Authentic German Sourdough Rye Bread (Roggenbrot)
Submitted by Annabelle's Lair on January 13, 2015 at 6:07 pm
A very popular bread eaten every day in Germany.
Yield: 1 boule
Source: Woodlandgardner "Ulrich"
360g water
250g German sourdough
300g unbleached flour (I use King Arthur)
300g rye flour
14g sea salt
½ tsp ground caraway seeds
In mixing bowl of stand mixer combine water, sourdough, unbleached flour, rye flour, sea salt and knead 7 minutes.
First rising: cover dough in bowl with plastic bag (creates terrarium effect) and let rest 7-8 hours depending on room temperature.
Shaping: remove dough from bowl, shape, and slap dough several times on each side to release bubbles to get a tight crumb.

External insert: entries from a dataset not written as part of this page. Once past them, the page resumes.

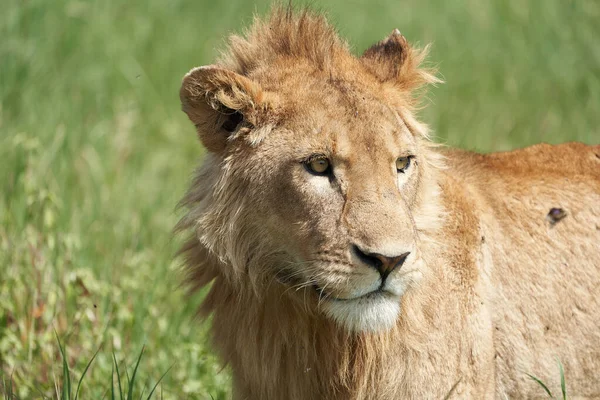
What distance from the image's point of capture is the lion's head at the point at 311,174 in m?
3.30

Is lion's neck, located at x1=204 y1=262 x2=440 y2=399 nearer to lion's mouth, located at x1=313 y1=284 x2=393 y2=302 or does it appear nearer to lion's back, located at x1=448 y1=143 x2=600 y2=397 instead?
lion's mouth, located at x1=313 y1=284 x2=393 y2=302

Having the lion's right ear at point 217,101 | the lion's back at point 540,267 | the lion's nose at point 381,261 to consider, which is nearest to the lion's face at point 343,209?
the lion's nose at point 381,261

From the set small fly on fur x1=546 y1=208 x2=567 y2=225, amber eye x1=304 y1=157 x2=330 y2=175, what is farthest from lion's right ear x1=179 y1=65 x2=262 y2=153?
small fly on fur x1=546 y1=208 x2=567 y2=225

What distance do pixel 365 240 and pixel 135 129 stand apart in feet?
19.1

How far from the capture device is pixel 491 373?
12.6 ft

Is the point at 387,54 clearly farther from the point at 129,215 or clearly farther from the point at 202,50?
the point at 202,50

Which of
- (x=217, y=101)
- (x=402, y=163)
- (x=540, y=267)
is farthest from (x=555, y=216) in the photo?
(x=217, y=101)

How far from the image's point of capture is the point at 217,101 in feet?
11.9

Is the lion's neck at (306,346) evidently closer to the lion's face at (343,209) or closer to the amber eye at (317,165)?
the lion's face at (343,209)

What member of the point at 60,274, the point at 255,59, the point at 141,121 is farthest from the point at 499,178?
the point at 141,121

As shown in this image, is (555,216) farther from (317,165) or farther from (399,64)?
(317,165)

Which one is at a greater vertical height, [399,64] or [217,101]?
[399,64]

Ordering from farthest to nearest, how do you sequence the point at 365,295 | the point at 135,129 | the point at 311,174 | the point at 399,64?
Result: 1. the point at 135,129
2. the point at 399,64
3. the point at 311,174
4. the point at 365,295

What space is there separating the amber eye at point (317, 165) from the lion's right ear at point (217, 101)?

Second rising: place shaped dough in well-floured banneton or proofing bowl lined with well-floured couche, place shaped dough upside down, cover with plastic bag and let proof for 2 hours depending on room temperature.
Preheat oven & hearth stone to 420F at least 30 minutes prior to baking bread.
Place parchment on pizza paddle, turn dough gently right side up onto parchment, and slice dough a couple times with lame to allow bread to expand.
Slide parchment with shaped dough from pizza paddle onto hearth stone and bake for 70 minutes.
Remove from oven and let cool on cooling rack completely. I slice my bread with a food slicer as the crust is too hard to cut efficiently with a knife.